The models can be obtained in two ways:

Option 1: Automatic Download (Recommended)

Models will be automatically downloaded to ComfyUI/models/foley/ when you first run the node
No manual setup required
Progress will be shown in the ComfyUI console

Option 2: Manual Download

Download models from HuggingFace
Place models in ComfyUI/models/foley/ (recommended) or ./pretrained_models/ directory
Ensure the config file is at configs/hunyuanvideo-foley-xxl.yaml

Usage

Node Types

1. HunyuanVideo-Foley Generator

Main node for generating audio from video and text.

Inputs:

video: Video input (VIDEO type)
text_prompt: Text description of desired audio (STRING)
guidance_scale: CFG scale for generation control (1.0-10.0, default: 4.5)
num_inference_steps: Number of denoising steps (10-100, default: 50)
sample_nums: Number of audio samples to generate (1-6, default: 1)
seed: Random seed for reproducibility (INT)
model_path: Path to pretrained models (optional, leave empty for auto-download)

Outputs:

video_with_audio: Video with generated audio merged (VIDEO)
audio_only: Generated audio file (AUDIO)
status_message: Generation status and info (STRING)

⚠ Important Limitations

Frame Count & Duration Limits

Maximum Frames: 450 frames (hard limit)
Maximum Duration: 15 seconds at 30fps
Recommended: Keep videos ≤15 seconds for best results

FPS Recommendations

30fps: Max 15 seconds (450 frames)
24fps: Max 18.75 seconds (450 frames)
15fps: Max 30 seconds (450 frames)

- [Information provided]:

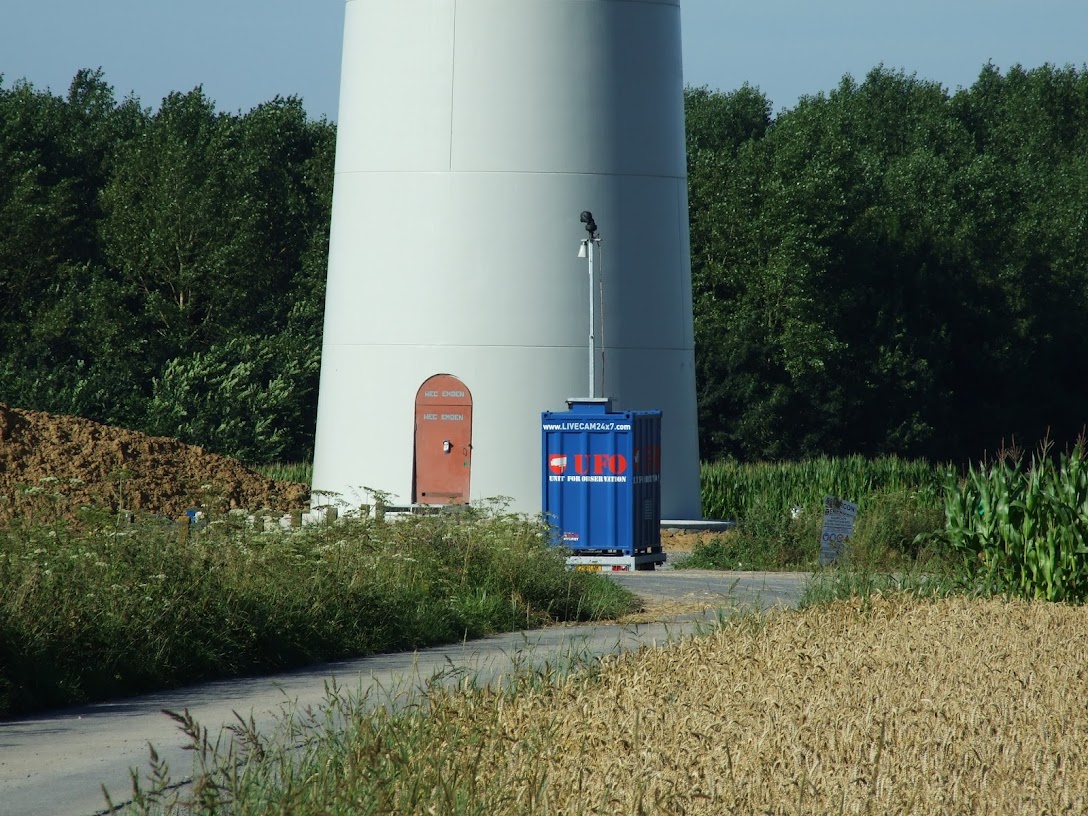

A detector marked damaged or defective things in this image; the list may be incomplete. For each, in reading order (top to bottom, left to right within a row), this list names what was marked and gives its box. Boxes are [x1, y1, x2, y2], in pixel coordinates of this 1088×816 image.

- [Exercise tasks]:
• a. Do these statements agree with the HunyuanVideo-Foley node documentation? Answer yes or no for each, quoting the words that decide it. (i) Manually downloaded models may be placed in the ./pretrained_models/ directory. (ii) The default number of denoising steps is 100. (iii) At 24fps, a video can run for at most 18.75 seconds.
• b. Can you carry the HunyuanVideo-Foley node documentation on from its last line?

- [Answers by task]:
• a.
(i) Yes: "Place models in ComfyUI/models/foley/ (recommended) or ./pretrained_models/ directory"
(ii) No: "Number of denoising steps (10-100, default: 50)"
(iii) Yes: "24fps: Max 18.75 seconds (450 frames)"

• b.
Long Video Solutions

For videos longer than 15 seconds:

Reduce FPS: Lower FPS allows longer duration within frame limit
Segment Processing: Split long videos into 15s segments
Audio Merging: Combine generated audio segments in post-processing

Example Workflow

Load Video: Use a "Load Video" node to input your video file
Add Generator: Add the "HunyuanVideo-Foley Generator" node
Connect Video: Connect the video output to the generator's video input
Set Prompt: Enter a text description (e.g., "A person walks on frozen ice")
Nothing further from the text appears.